Roman’s brilliant encapsulation of the moment was to become the soundtrack to what would become a famous Valencia season.
After eliminating Real Betis in the semi-finals, Valencia arrived in Sevilla for the final with many fans proudly sporting t-shirts with Roman’s words plastered across them. A surprisingly comfortable win against a Barcelona still in an Anfield-induced depressive haze saw Parejo lift Valencia’s first trophy in over a decade.
The ensuing celebrations elevated Román’s classic commentary to the more modern-day setting of internet meme. In the homecoming at Mestalla, Gabriel unapologetically led the chant of ‘Tocó en Hugo Duro, tocó en Hugo Duro…” the memory of their quarter-final opponents seemingly still fresh in the mind.
In the intervening months, the two had crossed paths in the league as they both had eyes set on 4th place and a place in the Champions League. Getafe returned to Mestalla on the 17th March, impressively neutralising Valencia in a goalless draw which kept them in 4th place with a healthy gap of six points over Valencia with ten games remaining.
Getafe, however, stuttered in their remaining games while Valencia strung together six wins out of nine which left them level on points and with the head-to-head advantage over Getafe as they went into their final league games.
Getafe conceded a late equaliser at home to Villarreal but by that time they were resigned to 5th place as Valencia were cruising to a facile 2-0 win at Valladolid.
At first glance, Valencia’s win looked like a typical end of season scenario where a motivated side had beaten a team that had the week before achieved safety and had spent the week enjoying some of the local nightlife.
Events took a darker turn, though, when police highlighted the match during Operation Oikos, alleging that several Valladolid players may have received money to lose the game as part of a gambling fix.

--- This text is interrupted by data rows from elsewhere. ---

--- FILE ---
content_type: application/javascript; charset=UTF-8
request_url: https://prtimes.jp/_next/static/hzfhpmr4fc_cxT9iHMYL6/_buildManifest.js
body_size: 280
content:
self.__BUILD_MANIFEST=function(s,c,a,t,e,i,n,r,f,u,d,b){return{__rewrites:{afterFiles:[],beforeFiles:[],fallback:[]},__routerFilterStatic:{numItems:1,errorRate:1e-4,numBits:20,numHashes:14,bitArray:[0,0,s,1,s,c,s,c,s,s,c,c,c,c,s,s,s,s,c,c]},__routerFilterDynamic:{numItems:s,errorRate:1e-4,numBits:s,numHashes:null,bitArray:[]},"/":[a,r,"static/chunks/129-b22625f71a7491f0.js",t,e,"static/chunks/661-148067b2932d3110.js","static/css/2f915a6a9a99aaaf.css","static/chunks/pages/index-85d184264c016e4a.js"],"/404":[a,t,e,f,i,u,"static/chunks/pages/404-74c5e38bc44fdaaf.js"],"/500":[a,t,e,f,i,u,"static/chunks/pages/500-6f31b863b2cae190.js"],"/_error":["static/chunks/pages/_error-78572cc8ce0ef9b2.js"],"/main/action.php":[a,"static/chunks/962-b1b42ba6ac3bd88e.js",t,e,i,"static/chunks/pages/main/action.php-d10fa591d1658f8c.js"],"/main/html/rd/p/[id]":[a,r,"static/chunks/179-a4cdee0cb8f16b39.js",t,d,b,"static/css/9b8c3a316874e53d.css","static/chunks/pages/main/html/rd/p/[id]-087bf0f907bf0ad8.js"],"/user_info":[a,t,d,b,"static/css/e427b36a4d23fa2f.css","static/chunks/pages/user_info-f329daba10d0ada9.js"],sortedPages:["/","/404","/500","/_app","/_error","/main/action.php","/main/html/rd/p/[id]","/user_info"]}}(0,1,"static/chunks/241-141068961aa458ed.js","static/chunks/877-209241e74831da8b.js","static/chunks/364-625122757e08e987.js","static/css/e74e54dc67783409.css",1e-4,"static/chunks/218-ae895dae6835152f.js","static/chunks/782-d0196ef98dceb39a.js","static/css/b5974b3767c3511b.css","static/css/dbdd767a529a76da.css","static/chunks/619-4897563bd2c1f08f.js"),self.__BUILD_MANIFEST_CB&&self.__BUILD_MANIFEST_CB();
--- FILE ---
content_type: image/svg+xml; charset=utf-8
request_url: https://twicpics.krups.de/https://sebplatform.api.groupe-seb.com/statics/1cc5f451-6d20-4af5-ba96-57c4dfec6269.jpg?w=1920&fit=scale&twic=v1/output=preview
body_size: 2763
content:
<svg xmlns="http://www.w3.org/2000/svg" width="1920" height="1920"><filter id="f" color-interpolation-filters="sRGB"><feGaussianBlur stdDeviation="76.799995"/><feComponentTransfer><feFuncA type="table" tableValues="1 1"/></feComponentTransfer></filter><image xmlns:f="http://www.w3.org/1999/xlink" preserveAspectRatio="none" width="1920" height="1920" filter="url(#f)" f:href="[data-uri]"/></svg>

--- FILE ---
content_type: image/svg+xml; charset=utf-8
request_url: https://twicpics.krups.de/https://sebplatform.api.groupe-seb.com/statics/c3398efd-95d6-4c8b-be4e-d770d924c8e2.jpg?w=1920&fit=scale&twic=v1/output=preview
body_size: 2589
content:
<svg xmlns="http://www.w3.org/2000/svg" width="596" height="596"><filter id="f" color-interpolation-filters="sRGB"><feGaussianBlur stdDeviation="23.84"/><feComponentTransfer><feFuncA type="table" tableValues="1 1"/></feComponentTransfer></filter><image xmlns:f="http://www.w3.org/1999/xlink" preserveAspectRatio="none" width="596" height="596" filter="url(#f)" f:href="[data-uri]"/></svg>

After a tumultuous season Valencia had emerged on top in both league and cup over their new rivals. But what would become of this enmity as summer rolled around, blood cooled, and personnel came and went at both clubs? Would it ebb away and become just another game? Or would there be enough fuel to keep passions smouldering for when they next met?
Fortunately, this season’s two matchups have given us more evidence of the latter.
Despite the removal of Marcelino after his early-season sacking, September in Mestalla saw a thrillingly full-blooded 3-3 draw, full of fist pumps and incident.
Valencia limped into February’s return fixture depleted by injuries but found a Getafe side in no mood for charity as they ruthlessly demolished their opponents in as one sided a 3-0 victory as it’s possible to see. Jorge Molina, whose unfortunate cup miss had become Valencia folklore, was simply unplayable; scoring twice before receiving a standing ovation as he left the field. The manner of defeat provoked something of a meltdown in the Valencia defence that would derail them for weeks to come.
Valencia arrived weakened, Getafe had been waiting, and Bordalás was not one to forgive and forget. “Tocò dos veces Jorge Molina” crowed Getafe’s official twitter feed, riffing on that now-famous commentary line.
This rivalry still has some chapters to be written.